This module can lock down specified outgoing ip addresses on a Linux server such that only specific OS users can access them. The main motivation for locking down EC2 metadata is as follows:

  1. EC2 metadata gives you the credentials you need to assume any IAM role associated with the EC2 instance, and thereby, get all the permissions available in that IAM role.
  2. Locking down the metadata to, for example, only the root user, makes sure that if a hacker breaks into your server with a privileged user, they cannot get the full power of the IAM role.

This module has been tested specifically with Ubuntu, but will probably work with any Debian distribution that uses iptables.

Example

In the example below we restrict access to ec2-instance-metadata endpoint to the users foo, bar and root. All other users on the instance will be blocked from access.

./ip-lockdown 169.254.169.254 foo bar root

Normally users make a curl call to get metadata like the AWS region or credentials associated with this EC2 Instance's IAM Role. Following the invocation of ip-lockdown, only users foo, bar, and root can query that data.

The complete example of using terraform to deploy a generated AMI into your AWS account and automatically invoke ip-lockdown from the User Data is also available in the examples folder.

Installation

To use this module, you just need to:

  1. Install bash-commons on your servers.

# [Records from a collection]
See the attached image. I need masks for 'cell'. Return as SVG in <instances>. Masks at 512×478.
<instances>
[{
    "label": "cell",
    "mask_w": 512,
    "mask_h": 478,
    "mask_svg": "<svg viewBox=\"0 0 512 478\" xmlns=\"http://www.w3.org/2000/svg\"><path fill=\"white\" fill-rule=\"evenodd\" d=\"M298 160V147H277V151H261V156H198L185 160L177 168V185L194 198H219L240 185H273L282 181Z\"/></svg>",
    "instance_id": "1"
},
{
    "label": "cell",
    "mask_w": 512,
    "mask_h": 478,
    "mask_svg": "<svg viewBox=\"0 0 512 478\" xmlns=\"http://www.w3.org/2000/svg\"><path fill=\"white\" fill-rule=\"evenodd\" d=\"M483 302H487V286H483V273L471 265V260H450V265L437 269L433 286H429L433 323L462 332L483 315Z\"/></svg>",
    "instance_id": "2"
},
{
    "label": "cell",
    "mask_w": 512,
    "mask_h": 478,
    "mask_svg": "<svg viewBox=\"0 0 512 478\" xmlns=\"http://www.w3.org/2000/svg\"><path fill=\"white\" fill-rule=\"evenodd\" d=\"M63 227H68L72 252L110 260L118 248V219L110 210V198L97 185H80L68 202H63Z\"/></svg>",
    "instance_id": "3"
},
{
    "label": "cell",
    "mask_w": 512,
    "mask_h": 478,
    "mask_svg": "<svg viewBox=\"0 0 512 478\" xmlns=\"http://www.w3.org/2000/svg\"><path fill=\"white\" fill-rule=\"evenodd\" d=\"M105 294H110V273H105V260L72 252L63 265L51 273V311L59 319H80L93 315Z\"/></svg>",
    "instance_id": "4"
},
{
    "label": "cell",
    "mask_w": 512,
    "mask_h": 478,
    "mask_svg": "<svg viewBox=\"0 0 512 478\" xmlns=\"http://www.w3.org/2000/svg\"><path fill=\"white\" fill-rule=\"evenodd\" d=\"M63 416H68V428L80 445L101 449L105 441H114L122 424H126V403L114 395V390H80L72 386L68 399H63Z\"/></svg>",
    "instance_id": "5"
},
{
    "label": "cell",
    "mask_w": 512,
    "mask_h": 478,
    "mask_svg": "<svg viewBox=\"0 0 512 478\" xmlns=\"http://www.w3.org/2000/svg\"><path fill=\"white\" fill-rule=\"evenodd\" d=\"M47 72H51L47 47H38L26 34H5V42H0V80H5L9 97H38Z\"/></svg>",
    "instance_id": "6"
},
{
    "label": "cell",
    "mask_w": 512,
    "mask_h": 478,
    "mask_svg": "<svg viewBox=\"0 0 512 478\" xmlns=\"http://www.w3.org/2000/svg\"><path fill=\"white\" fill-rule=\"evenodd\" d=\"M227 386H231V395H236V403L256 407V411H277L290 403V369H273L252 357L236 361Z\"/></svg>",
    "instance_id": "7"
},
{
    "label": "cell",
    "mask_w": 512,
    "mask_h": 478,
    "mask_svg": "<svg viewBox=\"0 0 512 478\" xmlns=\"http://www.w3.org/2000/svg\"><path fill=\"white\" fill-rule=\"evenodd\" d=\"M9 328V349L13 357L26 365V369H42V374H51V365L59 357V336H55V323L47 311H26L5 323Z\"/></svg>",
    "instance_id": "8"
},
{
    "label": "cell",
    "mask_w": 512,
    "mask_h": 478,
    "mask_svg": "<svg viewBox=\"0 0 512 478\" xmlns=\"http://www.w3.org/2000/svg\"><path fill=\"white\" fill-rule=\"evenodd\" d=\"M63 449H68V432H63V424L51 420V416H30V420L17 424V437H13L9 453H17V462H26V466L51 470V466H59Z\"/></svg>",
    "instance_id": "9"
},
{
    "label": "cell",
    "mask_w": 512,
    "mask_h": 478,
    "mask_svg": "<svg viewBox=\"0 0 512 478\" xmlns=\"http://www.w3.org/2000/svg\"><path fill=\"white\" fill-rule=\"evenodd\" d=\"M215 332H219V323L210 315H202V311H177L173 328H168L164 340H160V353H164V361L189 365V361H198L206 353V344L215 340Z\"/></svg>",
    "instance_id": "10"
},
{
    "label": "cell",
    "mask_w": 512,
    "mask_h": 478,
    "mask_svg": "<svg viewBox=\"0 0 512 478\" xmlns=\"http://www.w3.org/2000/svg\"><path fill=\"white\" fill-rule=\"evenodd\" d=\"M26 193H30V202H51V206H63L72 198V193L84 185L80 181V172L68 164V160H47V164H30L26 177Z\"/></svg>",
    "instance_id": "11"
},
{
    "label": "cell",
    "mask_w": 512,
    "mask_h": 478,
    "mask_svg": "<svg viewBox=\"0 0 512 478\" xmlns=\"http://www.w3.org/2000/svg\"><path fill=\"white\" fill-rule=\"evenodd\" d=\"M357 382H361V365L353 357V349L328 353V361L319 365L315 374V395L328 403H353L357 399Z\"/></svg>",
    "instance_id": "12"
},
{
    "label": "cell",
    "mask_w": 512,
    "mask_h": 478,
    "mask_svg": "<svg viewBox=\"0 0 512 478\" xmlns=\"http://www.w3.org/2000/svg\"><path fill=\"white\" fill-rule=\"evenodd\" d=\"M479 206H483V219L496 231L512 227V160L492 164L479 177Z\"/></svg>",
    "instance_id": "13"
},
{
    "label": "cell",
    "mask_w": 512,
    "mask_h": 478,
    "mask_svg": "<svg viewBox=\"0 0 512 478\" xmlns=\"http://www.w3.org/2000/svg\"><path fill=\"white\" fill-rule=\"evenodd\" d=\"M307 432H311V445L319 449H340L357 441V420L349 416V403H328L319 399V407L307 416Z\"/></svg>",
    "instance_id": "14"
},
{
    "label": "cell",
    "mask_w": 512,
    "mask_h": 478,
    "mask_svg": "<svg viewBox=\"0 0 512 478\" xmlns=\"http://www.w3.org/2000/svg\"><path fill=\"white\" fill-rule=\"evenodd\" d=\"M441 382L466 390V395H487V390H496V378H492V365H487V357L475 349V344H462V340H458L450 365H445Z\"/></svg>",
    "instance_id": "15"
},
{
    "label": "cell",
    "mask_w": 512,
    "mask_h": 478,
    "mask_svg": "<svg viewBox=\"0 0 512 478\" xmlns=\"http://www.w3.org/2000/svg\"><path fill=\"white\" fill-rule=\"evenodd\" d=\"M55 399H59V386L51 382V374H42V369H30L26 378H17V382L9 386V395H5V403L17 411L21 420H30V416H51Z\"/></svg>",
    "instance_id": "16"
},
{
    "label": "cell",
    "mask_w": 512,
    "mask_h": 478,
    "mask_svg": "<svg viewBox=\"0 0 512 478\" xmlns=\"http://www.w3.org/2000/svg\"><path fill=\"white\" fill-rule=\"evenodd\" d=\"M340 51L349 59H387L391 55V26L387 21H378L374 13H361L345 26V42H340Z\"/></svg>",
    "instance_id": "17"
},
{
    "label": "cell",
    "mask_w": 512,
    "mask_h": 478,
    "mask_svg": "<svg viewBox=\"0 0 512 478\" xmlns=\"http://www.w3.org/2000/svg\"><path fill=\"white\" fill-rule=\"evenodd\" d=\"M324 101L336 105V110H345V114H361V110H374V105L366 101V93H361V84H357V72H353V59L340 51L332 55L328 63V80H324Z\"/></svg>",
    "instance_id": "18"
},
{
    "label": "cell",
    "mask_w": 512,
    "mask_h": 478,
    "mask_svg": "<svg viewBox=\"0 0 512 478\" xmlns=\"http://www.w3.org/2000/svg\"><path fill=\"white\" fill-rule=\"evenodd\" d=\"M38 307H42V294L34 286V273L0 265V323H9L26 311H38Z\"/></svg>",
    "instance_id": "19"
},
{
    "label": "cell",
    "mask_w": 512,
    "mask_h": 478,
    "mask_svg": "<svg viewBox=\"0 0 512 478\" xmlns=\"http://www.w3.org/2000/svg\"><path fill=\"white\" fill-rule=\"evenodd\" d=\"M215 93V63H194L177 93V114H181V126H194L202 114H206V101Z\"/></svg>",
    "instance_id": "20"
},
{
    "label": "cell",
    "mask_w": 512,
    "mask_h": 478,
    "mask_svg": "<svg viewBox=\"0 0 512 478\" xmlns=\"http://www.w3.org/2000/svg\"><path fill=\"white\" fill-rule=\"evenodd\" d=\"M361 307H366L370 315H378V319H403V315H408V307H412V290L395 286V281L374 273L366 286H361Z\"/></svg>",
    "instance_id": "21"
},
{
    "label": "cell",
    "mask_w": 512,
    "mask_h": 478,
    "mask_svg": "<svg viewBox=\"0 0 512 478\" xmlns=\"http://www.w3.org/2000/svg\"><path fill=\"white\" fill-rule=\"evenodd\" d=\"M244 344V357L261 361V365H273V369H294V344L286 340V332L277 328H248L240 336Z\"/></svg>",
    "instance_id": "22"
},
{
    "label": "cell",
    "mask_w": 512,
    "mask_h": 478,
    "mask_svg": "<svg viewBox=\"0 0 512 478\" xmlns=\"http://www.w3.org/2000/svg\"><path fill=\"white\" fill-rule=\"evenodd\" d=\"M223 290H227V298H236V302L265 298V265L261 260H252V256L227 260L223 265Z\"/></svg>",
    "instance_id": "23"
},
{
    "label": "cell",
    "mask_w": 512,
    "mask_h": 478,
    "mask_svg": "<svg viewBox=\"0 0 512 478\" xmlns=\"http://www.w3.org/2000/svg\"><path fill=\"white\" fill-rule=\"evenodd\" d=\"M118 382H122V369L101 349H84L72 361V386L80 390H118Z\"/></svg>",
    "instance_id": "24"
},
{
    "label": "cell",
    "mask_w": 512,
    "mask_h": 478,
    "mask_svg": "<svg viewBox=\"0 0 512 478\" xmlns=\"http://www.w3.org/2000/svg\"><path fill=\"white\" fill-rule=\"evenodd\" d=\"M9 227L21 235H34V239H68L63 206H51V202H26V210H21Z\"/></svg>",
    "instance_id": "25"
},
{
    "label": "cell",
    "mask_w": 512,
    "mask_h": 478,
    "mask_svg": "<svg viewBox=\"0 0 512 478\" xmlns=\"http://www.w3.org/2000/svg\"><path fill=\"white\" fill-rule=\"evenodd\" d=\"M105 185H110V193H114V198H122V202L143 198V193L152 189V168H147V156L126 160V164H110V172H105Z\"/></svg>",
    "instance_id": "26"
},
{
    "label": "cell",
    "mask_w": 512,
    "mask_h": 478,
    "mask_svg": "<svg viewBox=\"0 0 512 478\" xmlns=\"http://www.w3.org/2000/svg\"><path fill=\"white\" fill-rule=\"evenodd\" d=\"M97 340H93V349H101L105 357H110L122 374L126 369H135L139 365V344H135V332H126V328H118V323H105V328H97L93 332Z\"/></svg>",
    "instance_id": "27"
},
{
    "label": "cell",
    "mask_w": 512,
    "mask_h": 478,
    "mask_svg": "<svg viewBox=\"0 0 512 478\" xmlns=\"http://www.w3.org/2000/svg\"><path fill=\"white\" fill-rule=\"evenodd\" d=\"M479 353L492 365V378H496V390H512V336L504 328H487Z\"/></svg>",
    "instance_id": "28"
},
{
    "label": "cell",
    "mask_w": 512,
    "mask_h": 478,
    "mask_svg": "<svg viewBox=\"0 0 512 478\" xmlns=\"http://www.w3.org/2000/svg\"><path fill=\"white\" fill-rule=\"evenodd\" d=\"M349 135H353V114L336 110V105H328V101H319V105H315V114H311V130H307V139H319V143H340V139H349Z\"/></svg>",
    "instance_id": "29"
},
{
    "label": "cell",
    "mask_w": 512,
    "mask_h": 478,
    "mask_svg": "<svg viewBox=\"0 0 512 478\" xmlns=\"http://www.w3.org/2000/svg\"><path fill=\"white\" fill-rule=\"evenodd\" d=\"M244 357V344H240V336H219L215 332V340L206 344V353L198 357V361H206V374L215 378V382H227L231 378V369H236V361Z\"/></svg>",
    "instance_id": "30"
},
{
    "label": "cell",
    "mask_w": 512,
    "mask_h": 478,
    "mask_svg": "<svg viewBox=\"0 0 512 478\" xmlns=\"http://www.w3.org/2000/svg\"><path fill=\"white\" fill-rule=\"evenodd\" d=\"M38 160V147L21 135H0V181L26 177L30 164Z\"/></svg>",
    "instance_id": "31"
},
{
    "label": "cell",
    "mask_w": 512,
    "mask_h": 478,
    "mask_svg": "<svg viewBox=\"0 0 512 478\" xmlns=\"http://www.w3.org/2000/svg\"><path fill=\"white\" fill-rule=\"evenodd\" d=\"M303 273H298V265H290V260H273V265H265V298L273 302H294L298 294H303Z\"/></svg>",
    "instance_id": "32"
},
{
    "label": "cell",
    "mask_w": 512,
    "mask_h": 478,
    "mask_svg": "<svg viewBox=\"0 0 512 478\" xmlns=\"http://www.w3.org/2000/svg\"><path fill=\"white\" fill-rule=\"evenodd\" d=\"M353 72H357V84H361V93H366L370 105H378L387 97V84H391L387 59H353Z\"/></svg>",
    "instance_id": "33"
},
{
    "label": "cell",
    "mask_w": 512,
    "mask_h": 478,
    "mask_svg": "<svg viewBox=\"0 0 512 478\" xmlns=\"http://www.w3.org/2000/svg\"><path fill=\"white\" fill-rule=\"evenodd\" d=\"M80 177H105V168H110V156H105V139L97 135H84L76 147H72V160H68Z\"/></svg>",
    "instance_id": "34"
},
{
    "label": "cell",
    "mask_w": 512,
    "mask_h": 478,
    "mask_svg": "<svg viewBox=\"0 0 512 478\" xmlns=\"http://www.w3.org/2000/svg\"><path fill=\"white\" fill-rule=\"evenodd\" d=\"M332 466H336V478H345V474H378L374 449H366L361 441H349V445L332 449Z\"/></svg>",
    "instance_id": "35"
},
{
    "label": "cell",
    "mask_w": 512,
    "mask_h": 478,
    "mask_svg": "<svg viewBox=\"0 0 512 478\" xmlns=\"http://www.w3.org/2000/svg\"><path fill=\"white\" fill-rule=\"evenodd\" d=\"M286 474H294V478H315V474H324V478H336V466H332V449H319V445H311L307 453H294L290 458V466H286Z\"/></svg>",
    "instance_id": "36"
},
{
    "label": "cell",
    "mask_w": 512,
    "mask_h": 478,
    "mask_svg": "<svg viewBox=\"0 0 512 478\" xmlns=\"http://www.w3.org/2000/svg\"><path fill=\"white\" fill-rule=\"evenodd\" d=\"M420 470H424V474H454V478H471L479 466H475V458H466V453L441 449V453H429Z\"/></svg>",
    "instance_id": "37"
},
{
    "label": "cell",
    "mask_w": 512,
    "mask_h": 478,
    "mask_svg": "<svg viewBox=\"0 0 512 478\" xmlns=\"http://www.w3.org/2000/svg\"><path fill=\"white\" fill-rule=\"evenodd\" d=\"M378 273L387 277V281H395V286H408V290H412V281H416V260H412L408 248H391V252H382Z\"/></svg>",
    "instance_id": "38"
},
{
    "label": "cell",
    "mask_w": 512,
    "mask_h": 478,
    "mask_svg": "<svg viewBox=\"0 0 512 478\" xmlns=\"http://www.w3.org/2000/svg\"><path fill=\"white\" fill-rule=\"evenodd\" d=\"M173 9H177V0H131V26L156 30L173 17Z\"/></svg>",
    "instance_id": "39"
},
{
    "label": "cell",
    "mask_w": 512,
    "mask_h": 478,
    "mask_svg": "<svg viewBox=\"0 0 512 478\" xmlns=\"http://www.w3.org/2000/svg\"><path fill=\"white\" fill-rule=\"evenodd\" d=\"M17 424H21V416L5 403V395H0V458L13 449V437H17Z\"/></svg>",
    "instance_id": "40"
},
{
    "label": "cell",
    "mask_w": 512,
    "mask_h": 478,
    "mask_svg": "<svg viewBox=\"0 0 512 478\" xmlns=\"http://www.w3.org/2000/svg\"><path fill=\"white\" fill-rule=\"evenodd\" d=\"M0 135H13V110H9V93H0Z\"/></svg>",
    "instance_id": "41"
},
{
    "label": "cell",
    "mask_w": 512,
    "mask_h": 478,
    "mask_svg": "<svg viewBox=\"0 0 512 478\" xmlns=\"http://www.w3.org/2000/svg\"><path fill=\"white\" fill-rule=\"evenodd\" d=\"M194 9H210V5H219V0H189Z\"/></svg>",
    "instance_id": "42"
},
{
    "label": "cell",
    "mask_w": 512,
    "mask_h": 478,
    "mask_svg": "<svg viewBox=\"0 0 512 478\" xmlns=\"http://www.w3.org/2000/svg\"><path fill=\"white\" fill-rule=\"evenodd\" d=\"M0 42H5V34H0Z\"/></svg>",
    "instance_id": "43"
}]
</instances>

# [ASSIGNMENT A]
According to the ip-lockdown text, which operating system has the module been specifically tested with?
# [ASSIGNMENT B]
Please retype everything in the ip-lockdown text from "Normally users make" down to "query that data.".
# [ASSIGNMENT C]
Name every user that the example in the ip-lockdown text allows to reach the EC2 instance metadata endpoint.
Work from the ip-lockdown text alone, not the material.

# [ANSWER SPACE A]
Ubuntu.

# [ANSWER SPACE B]
Normally users make a curl call to get metadata like the AWS region or credentials associated with this EC2 Instance's IAM Role. Following the invocation of ip-lockdown, only users foo, bar, and root can query that data.

# [ANSWER SPACE C]
foo, bar, root